A General Synod meeting yesterday passed a motion asserting that the Church should take more assertive steps in cutting carbon pollution, in line with what it said is the Christian responsibility to be stewards of the planet.
Specifically, it said it will consider engaging with the companies to encourage better treatment of the environment, investing in more renewable energy groups, and divesting from those with especially high emissions.
Canon Giles Goddard of the Southwark Diocese, who proposed the motion, said that there is a wider expectation for the Church to do more on climate change.
“We need to raise this issue higher up the agenda,” he told the Synod. “This motion’s not the end, it’s the beginning.”
In the Guardian, Steven Croft, the bishop of Sheffield, described climate change as “a giant evil; a great demon of our day.”
He adds: “Its power is fed by greed, blindness and complacency in the present generation, and we know that this giant wreaks havoc though the immense power of the weather systems, which are themselves unpredictable.”
Previously, the Church of England has said that engaging with the companies in which it invests has a greater impact than withdrawing funds.
This will remain a part of their practice, according to the Rev Professor Richard Burridge, Deputy Chair of the Church’s Ethical Investments Advisory Group, give the extent to which “carbon emissions remain so embedded in our economic system”. It would, he said, require a “sophisticated response” from the Church.
He added: “The Synod vote for this motion affirms the will of Synod that the Church of England treats climate change as an urgent ethical issue of the utmost importance, including in its practice of ethical investment.”
A growing divestment campaign spearheaded by environmental group 350.org has already seen cities and organisations across the US and the UK promise to withdraw their funds from fossil fuel companies, which are credited with causing the majority of the emissions behind human-caused climate change.
Last year, the UK’s Quakers committed to reinvesting the 3.85% of their £21million investment portfolio that went towards fossil fuels in more ethical businesses.
The amount of money controlled by these institutions is not enough to starve the multi-billion dollar fossil fuel industry of money, but it can help to stigmatize them, and remove their social license to operate, a report from the University of Oxford has found.
The motion passed by the Synod said that, while ethical investment was a complicated area “the church could use its power as a large investor to take a lead.” They added that, in many cases including climate change, “maximizing income is not the only priority”.
The move was welcomed by Christian charities.

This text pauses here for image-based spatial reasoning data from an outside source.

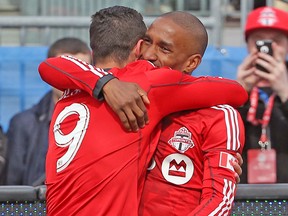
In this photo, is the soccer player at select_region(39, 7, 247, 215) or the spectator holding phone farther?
the spectator holding phone

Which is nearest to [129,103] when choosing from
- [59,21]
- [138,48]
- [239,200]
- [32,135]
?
[138,48]

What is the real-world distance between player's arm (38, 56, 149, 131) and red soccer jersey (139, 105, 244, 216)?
0.50ft

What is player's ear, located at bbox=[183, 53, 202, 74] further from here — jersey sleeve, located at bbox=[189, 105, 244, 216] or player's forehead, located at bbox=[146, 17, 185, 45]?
jersey sleeve, located at bbox=[189, 105, 244, 216]

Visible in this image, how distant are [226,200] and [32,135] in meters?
3.09

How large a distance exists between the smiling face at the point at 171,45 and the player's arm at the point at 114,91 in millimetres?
195

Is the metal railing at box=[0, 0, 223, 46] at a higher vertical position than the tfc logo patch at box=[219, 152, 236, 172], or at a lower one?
lower

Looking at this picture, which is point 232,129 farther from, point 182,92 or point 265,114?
point 265,114

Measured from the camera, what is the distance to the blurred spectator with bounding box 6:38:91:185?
586cm

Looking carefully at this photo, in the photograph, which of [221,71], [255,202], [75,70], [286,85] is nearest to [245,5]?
[221,71]

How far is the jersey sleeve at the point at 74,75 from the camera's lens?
3.14 metres

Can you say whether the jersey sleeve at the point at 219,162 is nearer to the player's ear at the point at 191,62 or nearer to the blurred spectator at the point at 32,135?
the player's ear at the point at 191,62

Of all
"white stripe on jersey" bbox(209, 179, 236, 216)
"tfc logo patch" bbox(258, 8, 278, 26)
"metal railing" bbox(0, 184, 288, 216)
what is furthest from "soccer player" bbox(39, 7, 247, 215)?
"tfc logo patch" bbox(258, 8, 278, 26)

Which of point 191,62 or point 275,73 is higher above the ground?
point 191,62

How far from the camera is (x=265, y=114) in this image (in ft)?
15.3
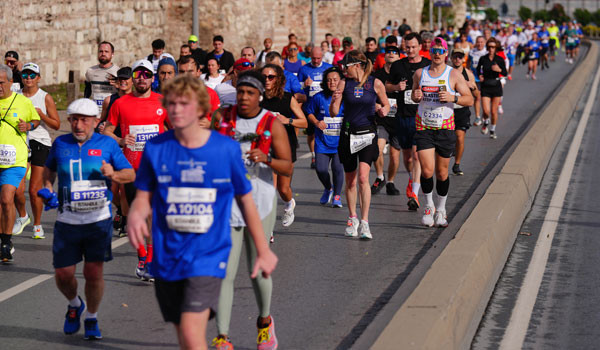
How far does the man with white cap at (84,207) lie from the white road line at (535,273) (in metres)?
2.56

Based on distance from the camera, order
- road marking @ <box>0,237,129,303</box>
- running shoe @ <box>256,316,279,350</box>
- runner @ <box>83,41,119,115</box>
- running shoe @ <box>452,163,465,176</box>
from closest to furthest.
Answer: running shoe @ <box>256,316,279,350</box>, road marking @ <box>0,237,129,303</box>, runner @ <box>83,41,119,115</box>, running shoe @ <box>452,163,465,176</box>

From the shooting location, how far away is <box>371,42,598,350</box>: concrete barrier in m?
5.89

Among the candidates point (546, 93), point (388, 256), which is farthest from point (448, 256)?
point (546, 93)

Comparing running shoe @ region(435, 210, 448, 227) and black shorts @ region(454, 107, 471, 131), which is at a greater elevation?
black shorts @ region(454, 107, 471, 131)

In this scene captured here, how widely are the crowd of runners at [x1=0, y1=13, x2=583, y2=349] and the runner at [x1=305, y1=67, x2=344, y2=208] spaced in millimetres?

Christian Aid’s Senior Climate Change Advisor, Dr Alison Doig, said that the show of solidarity on the part of the Church would allow them to “engage prophetically” with climate change politics as the world tries to sign off a global deal to cut greenhouse gas emissions in Paris in 2015.
‘”The Church Commissioners are fortunate to have £8 billion under investment,” she said. “With great wealth comes great responsibility and I’m encouraged to see the Church taking that responsibly seriously by reviewing their ethical investment policies.”